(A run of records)
++++++++++++++++++++

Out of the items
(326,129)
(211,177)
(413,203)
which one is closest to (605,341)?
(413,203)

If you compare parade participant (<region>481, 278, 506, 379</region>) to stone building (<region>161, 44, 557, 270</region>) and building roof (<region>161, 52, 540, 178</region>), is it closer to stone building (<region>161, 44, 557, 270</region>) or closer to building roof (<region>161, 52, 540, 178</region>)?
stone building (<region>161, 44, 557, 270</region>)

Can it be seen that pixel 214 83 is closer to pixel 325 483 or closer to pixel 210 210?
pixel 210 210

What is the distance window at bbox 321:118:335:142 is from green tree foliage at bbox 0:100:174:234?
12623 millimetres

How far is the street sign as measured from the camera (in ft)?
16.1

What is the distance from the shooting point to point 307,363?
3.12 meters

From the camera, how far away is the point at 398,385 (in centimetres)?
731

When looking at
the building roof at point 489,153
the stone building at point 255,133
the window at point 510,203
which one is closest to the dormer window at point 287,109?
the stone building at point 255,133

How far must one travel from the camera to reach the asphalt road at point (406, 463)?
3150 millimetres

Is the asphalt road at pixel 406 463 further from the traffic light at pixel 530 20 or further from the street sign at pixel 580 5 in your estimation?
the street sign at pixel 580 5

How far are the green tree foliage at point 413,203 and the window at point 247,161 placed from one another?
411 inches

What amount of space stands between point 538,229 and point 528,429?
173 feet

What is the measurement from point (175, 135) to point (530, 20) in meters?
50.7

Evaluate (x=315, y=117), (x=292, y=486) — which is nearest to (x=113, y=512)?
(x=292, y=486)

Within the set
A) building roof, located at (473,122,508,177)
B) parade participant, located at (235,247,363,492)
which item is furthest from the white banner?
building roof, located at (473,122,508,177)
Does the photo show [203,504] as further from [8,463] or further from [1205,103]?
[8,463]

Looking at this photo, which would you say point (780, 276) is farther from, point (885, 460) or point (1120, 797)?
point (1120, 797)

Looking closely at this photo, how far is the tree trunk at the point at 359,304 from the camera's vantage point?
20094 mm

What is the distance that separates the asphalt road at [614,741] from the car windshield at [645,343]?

++++++++++++++++++++

> _WHAT YOU WILL DO_: Count the lines in the listing above that contain the string "meters", and reply with the number only.

> _RESULT OF THIS EXERCISE_: 2